Sherlock was less prepared for Moriarty to incapacitate himself with a gunshot to the mouth, ensuring that Sherlock had no option but to follow the script. The wound wasn’t fatal for their kind, but Moriarty was already playing a risky game. Undoubtedly that was the fun of it. Moriarty had painted himself as a construct of Sherlock’s fraud, shattering his own public reputation as well. But there were at least some who knew otherwise, who would inadvertently give Moriarty the power to rise and rebuild himself anew.
Those were the ones watching him even now, and Sherlock took out his phone to make the final call to John. Holding the phone like a lifeline, he stepped up to the ledge. Immortality did nothing to lessen the visceral stagger he felt while looking down. Even gods were never meant to fly.
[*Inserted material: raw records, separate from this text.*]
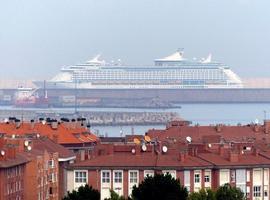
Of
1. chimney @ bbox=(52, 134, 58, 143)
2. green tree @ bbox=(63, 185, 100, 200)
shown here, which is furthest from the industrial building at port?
chimney @ bbox=(52, 134, 58, 143)

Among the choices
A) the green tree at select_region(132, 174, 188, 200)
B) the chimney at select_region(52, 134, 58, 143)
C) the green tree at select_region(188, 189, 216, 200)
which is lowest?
the green tree at select_region(188, 189, 216, 200)

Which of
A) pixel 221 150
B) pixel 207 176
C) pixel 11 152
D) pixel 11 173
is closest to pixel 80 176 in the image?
pixel 11 173

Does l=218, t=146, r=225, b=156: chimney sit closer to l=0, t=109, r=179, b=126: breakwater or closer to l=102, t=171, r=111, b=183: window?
l=102, t=171, r=111, b=183: window

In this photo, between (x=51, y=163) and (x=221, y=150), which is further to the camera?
(x=51, y=163)

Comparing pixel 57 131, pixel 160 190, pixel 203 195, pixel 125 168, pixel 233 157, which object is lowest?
pixel 203 195

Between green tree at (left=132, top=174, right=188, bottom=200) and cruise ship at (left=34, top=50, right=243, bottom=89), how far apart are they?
146 meters

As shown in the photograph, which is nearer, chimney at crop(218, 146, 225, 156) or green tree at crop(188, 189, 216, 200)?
green tree at crop(188, 189, 216, 200)

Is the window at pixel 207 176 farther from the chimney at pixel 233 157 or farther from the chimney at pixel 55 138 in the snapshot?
the chimney at pixel 55 138

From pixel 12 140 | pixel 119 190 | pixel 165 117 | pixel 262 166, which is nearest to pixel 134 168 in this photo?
pixel 119 190

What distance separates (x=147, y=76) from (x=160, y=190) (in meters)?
153

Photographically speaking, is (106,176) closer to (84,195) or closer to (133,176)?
(133,176)

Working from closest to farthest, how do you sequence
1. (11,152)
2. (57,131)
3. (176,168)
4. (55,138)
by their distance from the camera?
(176,168) < (11,152) < (55,138) < (57,131)

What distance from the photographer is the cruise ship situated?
177 meters

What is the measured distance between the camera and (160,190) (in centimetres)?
2750
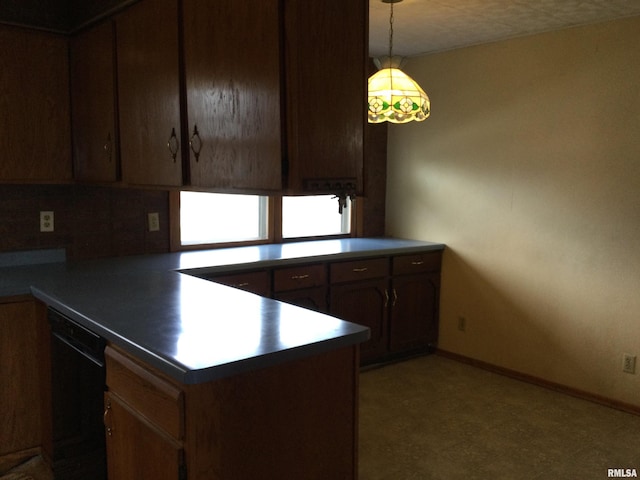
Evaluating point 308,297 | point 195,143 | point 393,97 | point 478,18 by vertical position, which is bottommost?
point 308,297

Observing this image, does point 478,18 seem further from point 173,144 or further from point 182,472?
point 182,472

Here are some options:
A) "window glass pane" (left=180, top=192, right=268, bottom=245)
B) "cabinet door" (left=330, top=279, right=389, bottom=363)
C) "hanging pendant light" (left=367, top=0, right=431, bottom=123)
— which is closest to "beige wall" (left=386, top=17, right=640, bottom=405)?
"cabinet door" (left=330, top=279, right=389, bottom=363)

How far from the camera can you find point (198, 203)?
376 centimetres

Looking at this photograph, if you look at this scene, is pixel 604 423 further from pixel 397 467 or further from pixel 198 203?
pixel 198 203

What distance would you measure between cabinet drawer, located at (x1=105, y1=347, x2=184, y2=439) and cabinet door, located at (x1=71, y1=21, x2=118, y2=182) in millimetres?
1245

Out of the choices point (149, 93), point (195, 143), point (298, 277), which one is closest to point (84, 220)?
point (149, 93)

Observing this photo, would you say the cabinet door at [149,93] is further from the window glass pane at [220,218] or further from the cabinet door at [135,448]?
the window glass pane at [220,218]

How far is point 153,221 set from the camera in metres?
3.50

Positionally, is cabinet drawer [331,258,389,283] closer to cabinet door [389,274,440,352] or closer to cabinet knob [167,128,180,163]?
cabinet door [389,274,440,352]

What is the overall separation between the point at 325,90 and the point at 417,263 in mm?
2466

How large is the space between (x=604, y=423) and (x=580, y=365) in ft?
1.43

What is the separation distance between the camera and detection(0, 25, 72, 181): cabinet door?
107 inches

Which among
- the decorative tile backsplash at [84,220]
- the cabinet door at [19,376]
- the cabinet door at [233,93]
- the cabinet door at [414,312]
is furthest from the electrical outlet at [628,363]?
the cabinet door at [19,376]

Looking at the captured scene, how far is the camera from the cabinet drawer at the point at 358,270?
3.67m
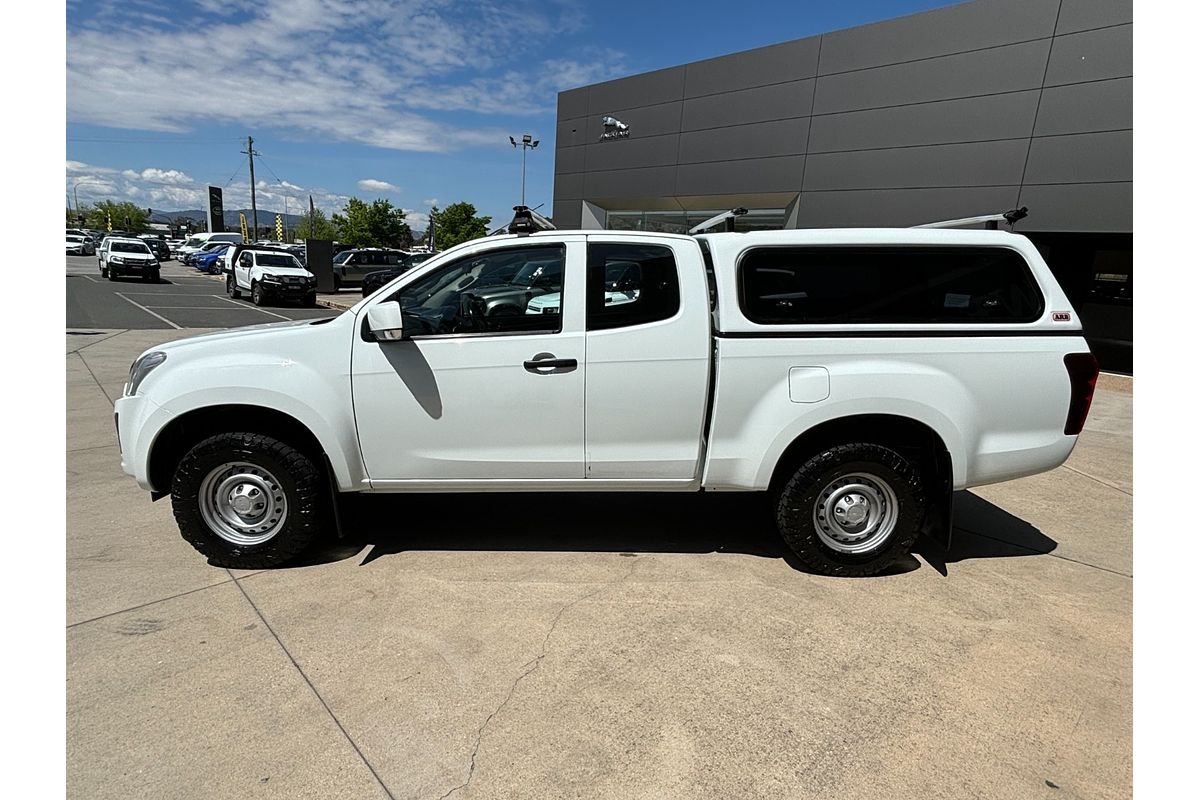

He suddenly saw John on the end of the street, getting out of a cab. Damn John for being too clever and seeing through the fool’s errand Sherlock had sent him on. With hands that were suddenly shaking, Sherlock pressed the number to dial John. He hadn’t meant for John to be here, but now he had no choice but to complete the story while John watched.
John answered, and Sherlock directed him to look up. “I can’t come down, so we’ll just have to do it like this.”
John had stopped dead in his tracks, his eyes fixed on the point where Sherlock stood. “Sherlock, what’s going on?”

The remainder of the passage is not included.